Das Foto von 1930 zeigt den Blick vom Innenhof am Torhaus entlang – vorbei am Eingang – auf das Herrenhaus. Dieses wurde 1971 abgerissen.

Das Foto von 1930 zeigt den Blick vom Innenhof am Torhaus entlang – vorbei am Eingang – auf das Herrenhaus. Dieses wurde 1971 abgerissen. © Archiv Backmann

Am Standort von Herrenhaus und Wirtschaftsgebäude plante der Caritasverband ein Familienerholungsheim, das aber nie verwirklicht wurde. 1979 wurde das Anwesen an den Halterner Immobilienmakler Wilfried Humberg verkauft, der ebenfalls keine bauliche Entwicklung vorantreiben konnte.

Mit den Jahren wurde das Gelände mit seinen Restbauten dem Verfall preisgegeben. 1989 schließlich erwarb die Stadt Haltern Schloss Sythen im Tausch gegen Bauland.
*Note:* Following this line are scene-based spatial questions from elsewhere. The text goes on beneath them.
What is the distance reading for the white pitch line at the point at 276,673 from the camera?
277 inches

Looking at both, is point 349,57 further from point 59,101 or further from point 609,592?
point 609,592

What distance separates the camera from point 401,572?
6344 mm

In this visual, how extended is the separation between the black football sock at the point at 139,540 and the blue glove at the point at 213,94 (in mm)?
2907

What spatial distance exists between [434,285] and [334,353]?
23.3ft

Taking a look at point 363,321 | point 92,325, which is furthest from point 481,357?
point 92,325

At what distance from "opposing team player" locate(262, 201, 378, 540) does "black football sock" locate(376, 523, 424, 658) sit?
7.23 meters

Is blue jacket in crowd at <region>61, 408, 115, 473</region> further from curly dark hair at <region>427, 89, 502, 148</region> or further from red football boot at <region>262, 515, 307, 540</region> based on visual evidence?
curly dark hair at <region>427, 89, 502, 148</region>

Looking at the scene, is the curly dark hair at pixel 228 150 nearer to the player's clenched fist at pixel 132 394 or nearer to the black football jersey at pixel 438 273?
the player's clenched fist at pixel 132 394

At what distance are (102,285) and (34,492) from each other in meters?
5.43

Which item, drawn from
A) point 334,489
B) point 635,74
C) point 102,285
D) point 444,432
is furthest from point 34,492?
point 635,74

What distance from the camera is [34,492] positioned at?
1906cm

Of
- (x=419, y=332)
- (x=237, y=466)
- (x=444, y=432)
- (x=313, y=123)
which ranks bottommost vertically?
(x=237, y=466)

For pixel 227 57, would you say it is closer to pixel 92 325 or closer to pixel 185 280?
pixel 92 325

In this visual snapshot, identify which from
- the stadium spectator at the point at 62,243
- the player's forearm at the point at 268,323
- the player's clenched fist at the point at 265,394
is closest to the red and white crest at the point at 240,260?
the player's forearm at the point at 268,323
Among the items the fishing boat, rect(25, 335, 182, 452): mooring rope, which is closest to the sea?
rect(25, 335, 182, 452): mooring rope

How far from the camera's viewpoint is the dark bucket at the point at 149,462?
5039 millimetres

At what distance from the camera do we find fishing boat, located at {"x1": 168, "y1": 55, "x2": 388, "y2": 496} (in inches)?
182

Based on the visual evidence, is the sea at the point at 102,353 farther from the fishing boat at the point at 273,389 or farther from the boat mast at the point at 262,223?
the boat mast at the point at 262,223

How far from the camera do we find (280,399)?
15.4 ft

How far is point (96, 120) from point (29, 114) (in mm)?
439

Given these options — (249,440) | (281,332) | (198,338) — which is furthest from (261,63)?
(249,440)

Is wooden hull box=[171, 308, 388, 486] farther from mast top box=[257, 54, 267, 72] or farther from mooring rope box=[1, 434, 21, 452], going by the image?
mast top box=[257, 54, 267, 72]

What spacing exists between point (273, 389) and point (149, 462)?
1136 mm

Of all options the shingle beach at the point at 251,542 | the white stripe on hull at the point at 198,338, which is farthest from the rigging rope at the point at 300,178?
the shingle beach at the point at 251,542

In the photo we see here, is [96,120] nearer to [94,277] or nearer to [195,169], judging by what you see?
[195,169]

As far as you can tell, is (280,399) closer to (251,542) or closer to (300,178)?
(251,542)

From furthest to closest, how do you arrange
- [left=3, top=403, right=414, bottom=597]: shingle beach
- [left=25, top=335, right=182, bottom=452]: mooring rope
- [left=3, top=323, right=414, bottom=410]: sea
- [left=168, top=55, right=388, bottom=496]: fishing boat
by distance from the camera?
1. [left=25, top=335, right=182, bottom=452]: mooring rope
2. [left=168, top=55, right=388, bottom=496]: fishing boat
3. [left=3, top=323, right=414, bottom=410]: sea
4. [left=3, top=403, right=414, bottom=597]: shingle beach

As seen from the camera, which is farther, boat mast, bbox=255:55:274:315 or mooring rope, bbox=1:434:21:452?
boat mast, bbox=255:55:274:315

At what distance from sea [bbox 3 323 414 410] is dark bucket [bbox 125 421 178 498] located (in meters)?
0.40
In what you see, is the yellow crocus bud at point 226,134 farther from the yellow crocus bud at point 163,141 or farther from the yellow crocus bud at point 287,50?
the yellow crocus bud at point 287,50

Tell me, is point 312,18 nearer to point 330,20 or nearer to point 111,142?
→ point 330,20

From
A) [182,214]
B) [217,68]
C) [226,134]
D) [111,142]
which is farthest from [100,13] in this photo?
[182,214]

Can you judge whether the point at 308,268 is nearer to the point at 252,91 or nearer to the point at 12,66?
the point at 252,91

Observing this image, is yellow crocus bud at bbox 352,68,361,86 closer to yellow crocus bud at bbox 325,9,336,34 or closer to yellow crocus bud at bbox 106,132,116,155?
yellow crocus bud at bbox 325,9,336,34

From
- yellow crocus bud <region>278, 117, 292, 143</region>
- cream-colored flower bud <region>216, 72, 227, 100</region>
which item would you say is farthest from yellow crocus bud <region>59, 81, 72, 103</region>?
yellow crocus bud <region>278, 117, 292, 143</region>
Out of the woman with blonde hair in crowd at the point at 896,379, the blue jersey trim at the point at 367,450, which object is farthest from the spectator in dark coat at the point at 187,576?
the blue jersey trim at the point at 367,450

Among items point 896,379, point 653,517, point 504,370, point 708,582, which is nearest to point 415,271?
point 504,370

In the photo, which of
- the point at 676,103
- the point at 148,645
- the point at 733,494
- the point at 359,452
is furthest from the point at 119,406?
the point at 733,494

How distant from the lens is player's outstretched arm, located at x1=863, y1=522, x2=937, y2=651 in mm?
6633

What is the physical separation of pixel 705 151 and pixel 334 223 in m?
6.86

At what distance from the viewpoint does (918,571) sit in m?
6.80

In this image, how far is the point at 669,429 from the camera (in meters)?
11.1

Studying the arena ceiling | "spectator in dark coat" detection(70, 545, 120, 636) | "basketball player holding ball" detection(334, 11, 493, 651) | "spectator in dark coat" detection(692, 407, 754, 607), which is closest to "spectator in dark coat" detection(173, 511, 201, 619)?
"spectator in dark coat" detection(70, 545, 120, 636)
Sie hat es an den Förderverein verpachtet.

Neue Nutzungsideen kamen nicht an

Als in jüngster Vergangenheit die Idee öffentlich wurde, dass der Geschäftsführer des Halterner Kommunikationsbüros „Die guten Botschafter“ den Firmensitz von der Rekumer Straße nach Schloss Sythen verlegen und hier einen modernen Erweiterungsbau plante, reagierten besonders die Mitglieder des Fördervereins und der Rentnerband mehr als reserviert.

Sie befürchteten, dass ihre Vorstellungen im neuen Nutzungskonzept keine Rolle mehr spielen könnten. Letztendlich wurde keine Einigung zwischen beiden Parteien erzielt und die weitere Planung gestoppt.

Die ursprüngliche „Rentnerband“ mit Engelbert Hurtner (v.l.), Wilhelm Haverkamp, Alfred Stock, Heinz Höhnerhaus und Alfons Gödde (6.v.l.) wird mittlerweile durch jüngere Freiwillige verstärkt. Neuestes Projekt ist die Pflasterung der Zuwegung.

Die ursprüngliche „Rentnerband“ mit Engelbert Hurtner (v.l.), Wilhelm Haverkamp, Alfred Stock, Heinz Höhnerhaus und Alfons Gödde (6.v.l.) wird mittlerweile durch jüngere Freiwillige verstärkt. Neuestes Projekt ist die Pflasterung der Zuwegung. © Silvia Wiethoff

Die Geschichte von Schloss Sythen, das historisch belegt eigentlich Haus Sythen genannt werden müsste, geht ohne Firmenansiedlung weiter. Schauplatz für Auseinandersetzungen ist das Anwesen auch in früheren Jahrhunderten reichlich gewesen. Erstmals erwähnt wird „Sitnia“ im Jahr 758 in einer Urkunde. Damals kämpften die Sachsen und Franken gegeneinander.

Viele Jahrhunderte hindurch war Haus Sythen übrigens eine Wasserburg, die aus einer germanischen Wallburg hervorgegangen ist. Das heutige Kapellen-Gebäude wurde um 1330 erbaut und war Teil der Hauptburg, der heutige Torbogen gehörte zur Vorburg.

Zum Glück gehören die kriegerischen Kämpfe zwischen Rittern und Adelsgeschlechtern schon längst der Vergangenheit an. Heute spielt die Liebe auf Schloss Sythen eine Hauptrolle. Die Trauungstermine auf geschichtsträchtigem Boden für 2019 sind bereits ausgebucht.